Eric: On the practitioner side so we have lots of challenges. We’ve managed to be very successful over time, but there are a lot of things that we’re not able to measure as well as we would like to in a perfect world. That’s said I think you just have to move on from some of that and you know, we can attribute how much traffic comes to the site where that traffic is coming from. Is it paid? Is it organic? How much of that traffic converts to a lead? How many you know, we have core offers, likes, free trial, view demo, contact me, inbound call, chat. Like we have a lot of metrics around those core offers. We can look at things like lead to opportunity conversion rate by offering, tight, and trace those from you know down the stages of the cell cycle down to an ACV which is our booking metric. So, you know some days I think oh my gosh, it’s so hard to really deeply understand all this, on the other hand, I think we have a wealth of data and we can optimize for that funnel which I don’t think was really possible 10 or 15 years ago. And so, other days I’m very thankful for all the incredible metrics we have and just now let’s use that and we can maybe AB test and optimize that forward. And we’ve been really successful doing that so just depends on which side of the bed I get out of each day to shape my thinking on that. It can always be better. We can always do better. It’s never done. But I’m also thankful for all the hard work the team does to provide us with the insights and the analytics that we got. 

Anthony: Maybe it depends on which time of the day it is, which side of the brain it is, do you want to have better branding, positioning, color schemes like even to that level, or do I want to jump into the lake of data and metrics we have, right? This one specific question that I would be interested in knowing more about personally. It has to do with paid ads because at least in my experience and with what I hear from other people who run SAAS businesses it’s sometimes hard to get the immediate return especially if you’re doing B2B Enterprise SAAS, but it seems to help especially with retargeting and so on but this is us comes back into the whole campaign attributions / multi-touch issue we just spoke about. Is there a way that you gauge the effectiveness of the Paid Ads yourself?

> _What needs to be done_
In the interview text, what does Eric say ACV is? These lines come from a different source than the text.

> _Saved entries_
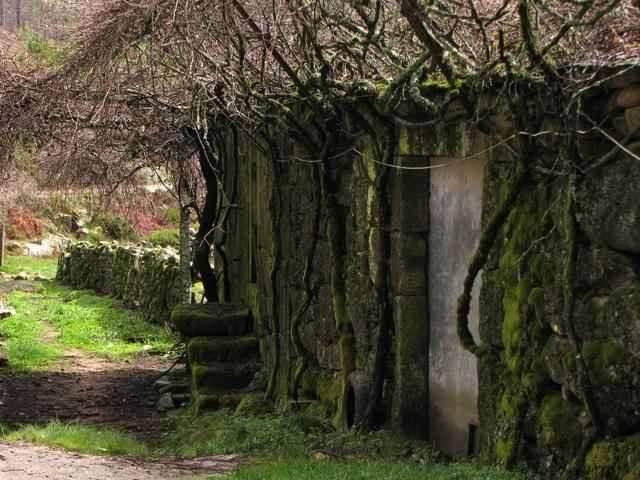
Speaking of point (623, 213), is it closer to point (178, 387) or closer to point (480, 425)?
point (480, 425)

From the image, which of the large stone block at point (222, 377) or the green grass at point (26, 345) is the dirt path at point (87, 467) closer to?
the large stone block at point (222, 377)

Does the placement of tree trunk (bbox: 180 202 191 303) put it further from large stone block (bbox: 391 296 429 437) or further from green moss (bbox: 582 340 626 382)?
green moss (bbox: 582 340 626 382)

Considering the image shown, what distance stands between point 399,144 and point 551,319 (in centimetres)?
243

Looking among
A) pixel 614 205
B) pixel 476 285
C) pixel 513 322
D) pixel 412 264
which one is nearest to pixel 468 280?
pixel 513 322

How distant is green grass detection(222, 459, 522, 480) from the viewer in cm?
616

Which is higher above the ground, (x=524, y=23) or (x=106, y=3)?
(x=106, y=3)

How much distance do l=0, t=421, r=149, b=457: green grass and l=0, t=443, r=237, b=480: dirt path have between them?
0.43 metres

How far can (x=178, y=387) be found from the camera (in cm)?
1278

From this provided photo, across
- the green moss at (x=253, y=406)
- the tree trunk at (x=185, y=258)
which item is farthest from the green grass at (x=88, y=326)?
the green moss at (x=253, y=406)

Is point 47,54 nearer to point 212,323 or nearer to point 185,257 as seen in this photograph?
point 212,323

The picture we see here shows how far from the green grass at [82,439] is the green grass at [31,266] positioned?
954 inches

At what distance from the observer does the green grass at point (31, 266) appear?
3384cm

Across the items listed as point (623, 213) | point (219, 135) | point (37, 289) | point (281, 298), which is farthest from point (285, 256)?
point (37, 289)

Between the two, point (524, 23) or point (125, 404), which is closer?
point (524, 23)
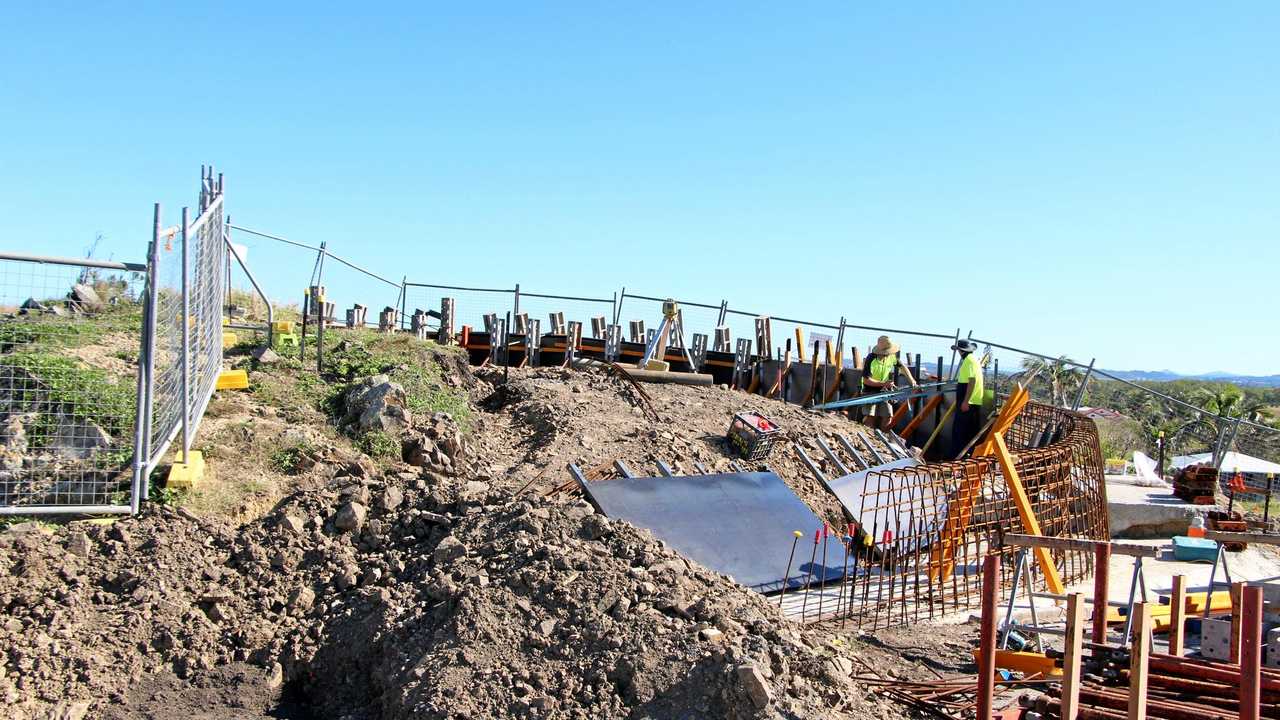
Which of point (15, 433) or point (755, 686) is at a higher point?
point (15, 433)

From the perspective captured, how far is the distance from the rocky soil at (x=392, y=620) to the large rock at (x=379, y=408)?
123cm

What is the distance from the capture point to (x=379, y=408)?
9633 mm

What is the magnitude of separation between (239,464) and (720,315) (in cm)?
1271

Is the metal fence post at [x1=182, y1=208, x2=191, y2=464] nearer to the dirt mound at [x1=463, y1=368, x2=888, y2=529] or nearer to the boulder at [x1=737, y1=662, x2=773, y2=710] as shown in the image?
the dirt mound at [x1=463, y1=368, x2=888, y2=529]

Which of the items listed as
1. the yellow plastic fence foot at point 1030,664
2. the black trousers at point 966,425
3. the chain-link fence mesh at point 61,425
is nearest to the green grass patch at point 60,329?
the chain-link fence mesh at point 61,425

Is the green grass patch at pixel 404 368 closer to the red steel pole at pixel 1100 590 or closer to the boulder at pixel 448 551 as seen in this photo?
the boulder at pixel 448 551

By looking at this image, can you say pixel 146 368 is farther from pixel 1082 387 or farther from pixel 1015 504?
pixel 1082 387

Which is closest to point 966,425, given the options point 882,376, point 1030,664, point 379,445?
point 882,376

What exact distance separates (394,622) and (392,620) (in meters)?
0.02

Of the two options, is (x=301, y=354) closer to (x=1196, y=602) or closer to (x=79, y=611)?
(x=79, y=611)

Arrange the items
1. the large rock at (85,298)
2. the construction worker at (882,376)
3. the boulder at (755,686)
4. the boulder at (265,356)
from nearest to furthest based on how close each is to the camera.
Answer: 1. the boulder at (755,686)
2. the boulder at (265,356)
3. the large rock at (85,298)
4. the construction worker at (882,376)

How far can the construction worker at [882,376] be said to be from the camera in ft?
53.0

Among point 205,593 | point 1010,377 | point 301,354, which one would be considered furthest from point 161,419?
point 1010,377

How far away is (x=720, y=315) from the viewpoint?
65.2 feet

> _Task solution_
ACV is their booking metric.